Site Reliability Engineer II

Job Description

Are you ready to make your mark with a true industry disruptor? ZineOne, a subsidiary of Session AI, the pioneer of in-session marketing, is looking to add talented team members to help us grow into the premier revenue tool for e-commerce. We work with some of the leading brands nationwide and we innovate how brands connect with and convert customers.

Job Description

This position offers a hands-on, technical opportunity as a vital member of the Site Reliability Engineering Group. Our SRE team is dedicated to ensuring that our Cloud platform operates seamlessly, efficiently, and reliably at scale. The ideal candidate will bring over five years of experience managing cloud-based Big Data solutions, with a strong commitment to resolving operational challenges through automation and sophisticated software tools.

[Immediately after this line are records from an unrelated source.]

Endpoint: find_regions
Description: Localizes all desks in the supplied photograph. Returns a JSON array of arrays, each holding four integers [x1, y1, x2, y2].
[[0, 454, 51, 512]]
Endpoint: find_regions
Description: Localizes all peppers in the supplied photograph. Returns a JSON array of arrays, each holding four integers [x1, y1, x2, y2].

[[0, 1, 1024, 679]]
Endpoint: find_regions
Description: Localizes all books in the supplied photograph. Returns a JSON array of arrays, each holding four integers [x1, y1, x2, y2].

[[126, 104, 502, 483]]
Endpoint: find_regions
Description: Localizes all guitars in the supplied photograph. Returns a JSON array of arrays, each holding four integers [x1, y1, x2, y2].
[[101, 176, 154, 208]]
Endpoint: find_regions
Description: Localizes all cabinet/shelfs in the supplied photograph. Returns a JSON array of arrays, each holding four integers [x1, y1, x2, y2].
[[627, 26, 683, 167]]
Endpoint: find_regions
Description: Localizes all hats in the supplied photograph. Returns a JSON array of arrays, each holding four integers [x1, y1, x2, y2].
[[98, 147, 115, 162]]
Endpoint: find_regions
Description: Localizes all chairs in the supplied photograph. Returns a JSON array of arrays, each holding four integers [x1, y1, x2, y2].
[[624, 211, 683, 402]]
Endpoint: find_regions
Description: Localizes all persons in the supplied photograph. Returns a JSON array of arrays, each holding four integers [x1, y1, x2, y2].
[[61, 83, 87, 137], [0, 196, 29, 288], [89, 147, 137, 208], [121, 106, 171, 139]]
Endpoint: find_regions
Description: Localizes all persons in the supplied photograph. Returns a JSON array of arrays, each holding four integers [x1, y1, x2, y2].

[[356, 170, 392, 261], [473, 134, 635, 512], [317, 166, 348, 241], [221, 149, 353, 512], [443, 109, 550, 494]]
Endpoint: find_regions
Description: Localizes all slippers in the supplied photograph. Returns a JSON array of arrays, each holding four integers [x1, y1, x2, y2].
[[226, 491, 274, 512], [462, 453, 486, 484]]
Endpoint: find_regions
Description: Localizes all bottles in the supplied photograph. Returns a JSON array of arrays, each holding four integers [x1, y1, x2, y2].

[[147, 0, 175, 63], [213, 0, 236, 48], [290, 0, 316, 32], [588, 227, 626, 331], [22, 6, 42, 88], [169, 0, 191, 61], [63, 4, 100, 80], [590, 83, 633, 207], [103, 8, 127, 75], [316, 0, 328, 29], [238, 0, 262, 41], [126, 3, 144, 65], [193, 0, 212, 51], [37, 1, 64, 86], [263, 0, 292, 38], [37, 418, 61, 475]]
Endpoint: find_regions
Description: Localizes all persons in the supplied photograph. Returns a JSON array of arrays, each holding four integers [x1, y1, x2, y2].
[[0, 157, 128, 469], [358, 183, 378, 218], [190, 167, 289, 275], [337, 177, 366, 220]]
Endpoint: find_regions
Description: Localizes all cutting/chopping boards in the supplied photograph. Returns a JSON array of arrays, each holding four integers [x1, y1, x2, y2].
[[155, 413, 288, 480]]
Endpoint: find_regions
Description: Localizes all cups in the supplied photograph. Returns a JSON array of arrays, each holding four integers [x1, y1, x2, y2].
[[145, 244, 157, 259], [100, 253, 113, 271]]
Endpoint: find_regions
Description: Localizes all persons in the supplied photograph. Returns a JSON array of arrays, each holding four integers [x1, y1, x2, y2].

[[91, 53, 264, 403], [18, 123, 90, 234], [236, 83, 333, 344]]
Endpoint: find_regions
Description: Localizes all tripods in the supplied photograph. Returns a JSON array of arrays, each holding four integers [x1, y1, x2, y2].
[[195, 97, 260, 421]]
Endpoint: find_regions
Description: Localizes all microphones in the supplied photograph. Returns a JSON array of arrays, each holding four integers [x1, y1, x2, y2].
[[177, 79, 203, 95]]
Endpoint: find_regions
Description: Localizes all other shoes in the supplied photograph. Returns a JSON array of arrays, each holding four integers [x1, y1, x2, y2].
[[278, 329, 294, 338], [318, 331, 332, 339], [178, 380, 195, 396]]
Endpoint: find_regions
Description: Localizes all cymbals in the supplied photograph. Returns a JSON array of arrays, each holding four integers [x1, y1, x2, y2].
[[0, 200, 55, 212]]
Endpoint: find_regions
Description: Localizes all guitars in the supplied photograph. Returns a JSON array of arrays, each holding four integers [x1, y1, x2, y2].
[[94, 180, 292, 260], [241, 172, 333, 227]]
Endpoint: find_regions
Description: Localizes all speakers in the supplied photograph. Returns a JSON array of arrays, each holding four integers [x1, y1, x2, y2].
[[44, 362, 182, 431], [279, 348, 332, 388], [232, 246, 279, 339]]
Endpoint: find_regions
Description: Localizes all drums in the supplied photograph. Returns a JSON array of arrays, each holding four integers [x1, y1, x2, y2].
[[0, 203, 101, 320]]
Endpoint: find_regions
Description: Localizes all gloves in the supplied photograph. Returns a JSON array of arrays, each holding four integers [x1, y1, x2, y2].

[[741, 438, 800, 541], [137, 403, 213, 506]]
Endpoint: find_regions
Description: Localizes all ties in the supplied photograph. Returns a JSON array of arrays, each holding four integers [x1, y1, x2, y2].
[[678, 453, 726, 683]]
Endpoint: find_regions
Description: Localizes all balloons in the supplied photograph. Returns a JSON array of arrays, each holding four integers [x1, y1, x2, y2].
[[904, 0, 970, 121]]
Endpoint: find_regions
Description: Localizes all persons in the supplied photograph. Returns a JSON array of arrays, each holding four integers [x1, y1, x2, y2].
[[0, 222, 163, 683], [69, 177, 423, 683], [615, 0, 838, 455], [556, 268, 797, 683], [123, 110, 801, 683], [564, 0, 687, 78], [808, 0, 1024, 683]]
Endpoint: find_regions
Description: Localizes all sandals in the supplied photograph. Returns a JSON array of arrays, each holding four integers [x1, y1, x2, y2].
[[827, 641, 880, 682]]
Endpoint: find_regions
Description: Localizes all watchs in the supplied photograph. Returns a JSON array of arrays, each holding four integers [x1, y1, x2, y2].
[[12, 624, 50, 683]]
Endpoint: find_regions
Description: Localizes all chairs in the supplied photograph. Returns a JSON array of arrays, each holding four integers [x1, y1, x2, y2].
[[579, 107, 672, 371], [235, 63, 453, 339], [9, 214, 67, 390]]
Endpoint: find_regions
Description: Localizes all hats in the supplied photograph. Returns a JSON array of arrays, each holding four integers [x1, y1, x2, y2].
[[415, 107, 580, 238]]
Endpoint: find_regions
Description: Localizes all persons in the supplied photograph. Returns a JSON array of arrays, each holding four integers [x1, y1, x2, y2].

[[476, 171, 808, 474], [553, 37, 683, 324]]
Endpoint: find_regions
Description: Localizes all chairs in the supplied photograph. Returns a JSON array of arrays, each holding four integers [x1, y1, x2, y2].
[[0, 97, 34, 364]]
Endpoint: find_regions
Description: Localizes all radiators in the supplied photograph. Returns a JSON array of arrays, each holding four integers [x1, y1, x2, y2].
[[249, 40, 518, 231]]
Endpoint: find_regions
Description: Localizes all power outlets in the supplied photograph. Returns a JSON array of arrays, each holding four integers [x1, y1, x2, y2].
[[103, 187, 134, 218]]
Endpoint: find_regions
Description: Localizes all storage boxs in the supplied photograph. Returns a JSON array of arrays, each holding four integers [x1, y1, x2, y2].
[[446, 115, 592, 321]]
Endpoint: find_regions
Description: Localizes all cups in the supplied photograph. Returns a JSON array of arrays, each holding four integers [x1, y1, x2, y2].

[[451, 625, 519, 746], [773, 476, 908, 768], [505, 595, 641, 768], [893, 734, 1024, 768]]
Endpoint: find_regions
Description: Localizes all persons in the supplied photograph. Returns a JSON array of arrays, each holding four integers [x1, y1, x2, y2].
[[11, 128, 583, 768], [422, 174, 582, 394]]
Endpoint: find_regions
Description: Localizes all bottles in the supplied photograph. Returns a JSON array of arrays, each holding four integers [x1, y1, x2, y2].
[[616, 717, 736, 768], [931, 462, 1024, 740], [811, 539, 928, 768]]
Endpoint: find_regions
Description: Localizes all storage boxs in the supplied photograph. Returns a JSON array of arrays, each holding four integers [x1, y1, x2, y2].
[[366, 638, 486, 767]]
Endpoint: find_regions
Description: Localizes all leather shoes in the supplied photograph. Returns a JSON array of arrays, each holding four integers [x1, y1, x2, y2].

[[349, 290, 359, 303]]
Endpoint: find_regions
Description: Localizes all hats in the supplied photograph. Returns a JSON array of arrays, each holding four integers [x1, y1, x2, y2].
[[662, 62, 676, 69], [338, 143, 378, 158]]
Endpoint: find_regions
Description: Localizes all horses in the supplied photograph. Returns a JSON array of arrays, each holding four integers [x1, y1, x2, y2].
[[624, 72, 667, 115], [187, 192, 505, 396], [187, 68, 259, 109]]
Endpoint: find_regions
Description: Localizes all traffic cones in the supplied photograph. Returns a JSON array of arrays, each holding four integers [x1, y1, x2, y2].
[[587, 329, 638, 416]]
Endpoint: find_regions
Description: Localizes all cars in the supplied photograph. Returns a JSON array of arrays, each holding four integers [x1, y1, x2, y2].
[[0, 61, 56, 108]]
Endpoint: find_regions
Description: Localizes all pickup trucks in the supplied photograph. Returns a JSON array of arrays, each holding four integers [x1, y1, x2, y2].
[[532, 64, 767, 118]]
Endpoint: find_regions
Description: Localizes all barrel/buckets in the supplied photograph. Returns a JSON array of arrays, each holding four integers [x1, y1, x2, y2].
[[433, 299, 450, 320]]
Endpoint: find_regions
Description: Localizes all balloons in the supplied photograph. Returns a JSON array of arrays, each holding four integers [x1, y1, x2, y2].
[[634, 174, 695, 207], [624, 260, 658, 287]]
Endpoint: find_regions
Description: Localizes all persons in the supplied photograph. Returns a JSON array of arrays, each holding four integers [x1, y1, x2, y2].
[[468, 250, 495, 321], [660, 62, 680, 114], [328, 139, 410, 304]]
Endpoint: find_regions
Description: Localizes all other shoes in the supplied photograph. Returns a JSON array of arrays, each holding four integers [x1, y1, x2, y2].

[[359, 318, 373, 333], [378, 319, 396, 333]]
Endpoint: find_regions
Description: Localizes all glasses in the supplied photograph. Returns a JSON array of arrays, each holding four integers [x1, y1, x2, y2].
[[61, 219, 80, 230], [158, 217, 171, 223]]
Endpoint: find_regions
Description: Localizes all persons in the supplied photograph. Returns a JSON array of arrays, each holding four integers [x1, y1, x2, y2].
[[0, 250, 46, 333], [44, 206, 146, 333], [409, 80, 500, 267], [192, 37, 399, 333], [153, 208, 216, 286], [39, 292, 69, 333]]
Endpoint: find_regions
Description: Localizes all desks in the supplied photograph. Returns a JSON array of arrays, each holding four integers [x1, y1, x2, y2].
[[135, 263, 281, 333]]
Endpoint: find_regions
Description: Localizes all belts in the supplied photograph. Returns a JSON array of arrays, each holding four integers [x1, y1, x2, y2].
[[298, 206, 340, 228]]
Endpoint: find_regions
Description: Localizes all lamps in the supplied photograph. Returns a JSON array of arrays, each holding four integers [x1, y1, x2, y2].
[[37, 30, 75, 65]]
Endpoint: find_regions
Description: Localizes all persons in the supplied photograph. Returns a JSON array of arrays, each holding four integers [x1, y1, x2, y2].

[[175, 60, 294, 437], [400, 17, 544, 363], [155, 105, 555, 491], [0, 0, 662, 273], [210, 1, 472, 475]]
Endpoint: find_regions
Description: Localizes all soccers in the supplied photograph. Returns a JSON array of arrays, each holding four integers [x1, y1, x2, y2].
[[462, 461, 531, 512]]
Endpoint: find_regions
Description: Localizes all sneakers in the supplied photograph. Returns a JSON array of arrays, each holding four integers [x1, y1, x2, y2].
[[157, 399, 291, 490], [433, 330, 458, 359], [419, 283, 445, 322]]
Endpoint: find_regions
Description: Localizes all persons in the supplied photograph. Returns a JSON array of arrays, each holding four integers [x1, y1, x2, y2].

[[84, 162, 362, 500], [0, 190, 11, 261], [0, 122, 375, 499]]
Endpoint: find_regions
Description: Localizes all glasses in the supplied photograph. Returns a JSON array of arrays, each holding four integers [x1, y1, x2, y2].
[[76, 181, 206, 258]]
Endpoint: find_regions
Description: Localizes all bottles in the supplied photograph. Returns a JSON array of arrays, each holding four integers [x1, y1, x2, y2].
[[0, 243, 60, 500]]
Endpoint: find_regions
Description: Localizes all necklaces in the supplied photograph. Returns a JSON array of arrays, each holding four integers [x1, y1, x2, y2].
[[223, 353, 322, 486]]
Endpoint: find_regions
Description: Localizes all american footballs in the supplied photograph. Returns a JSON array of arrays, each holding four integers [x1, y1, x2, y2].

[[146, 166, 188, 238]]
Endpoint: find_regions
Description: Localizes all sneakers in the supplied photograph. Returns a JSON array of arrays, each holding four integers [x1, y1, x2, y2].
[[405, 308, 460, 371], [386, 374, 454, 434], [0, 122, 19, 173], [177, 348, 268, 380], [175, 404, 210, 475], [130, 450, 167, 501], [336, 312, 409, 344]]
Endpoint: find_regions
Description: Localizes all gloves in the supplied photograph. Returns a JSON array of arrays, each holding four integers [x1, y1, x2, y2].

Candidates must uphold a high standard of excellence and possess robust communication skills, both written and verbal. A strong customer focus and deep technical expertise in areas such as Linux, automation, application performance, databases, load balancers, networks, and storage systems are essential.

Key Responsibilities:

As a Session AI SRE, you will:

Design and implement solutions that enhance the availability, performance, and stability of our systems, services, and products
Develop, automate, and maintain infrastructure as code for provisioning environments in AWS, Azure, and GCP
Deploy modern automated solutions that enable automatic scaling of the core platform and features in the cloud
Apply cybersecurity best practices to safeguard our production infrastructure
Collaborate on DevOps automation, continuous integration, test automation, and continuous delivery for the Session AI platform and its new features
Manage data engineering tasks to ensure accurate and efficient data integration into our platform and outbound systems
Utilize expertise in DevOps best practices, shell scripting, Python, Java, and other programming languages, while continually exploring new technologies for automation solutions
Design and implement monitoring tools for service health, including fault detection, alerting, and recovery systems
Oversee business continuity and disaster recovery operations
Create and maintain operational documentation, focusing on reducing operational costs and enhancing procedures
Demonstrate a continuous learning attitude with a commitment to exploring emerging technologies

Preferred Skills:

Experience with cloud platforms like AWS, Azure, and GCP, including their management consoles and CLI
Proficiency in building and maintaining infrastructure on:
- AWS using services such as EC2, S3, ELB, VPC, CloudFront, Glue, Athena, etc
- Azure using services such as Azure VMs, Blob Storage, Azure Functions, Virtual Networks, Azure Active Directory, Azure SQL Database, etc
- GCP using services such as Compute Engine, Cloud Storage, Cloud Functions, VPC, Cloud IAM, BigQuery, etc
Expertise in Linux system administration and performance tuning
Strong programming skills in Python, Bash, and NodeJS
In-depth knowledge of container technologies like Docker and Kubernetes
Experience with real-time, big data platforms including architectures like HDFS/Hbase, Zookeeper, and Kafka
Familiarity with central logging systems such as ELK (Elasticsearch, LogStash, Kibana)
Competence in implementing monitoring solutions using tools like Grafana, Telegraf, and Influx

Skills

Cloud platform
NodeJs
Python
Database
SRE
Linux System Administration

Education

Master's Degree
Bachelor's Degree

Job Information

Job Posted Date

Aug 09, 2024

Experience

5-10 Years

Compensation (Annual in Lacs)

₹ Market Standard

Work Type

Permanent

Type Of Work

8 hour shift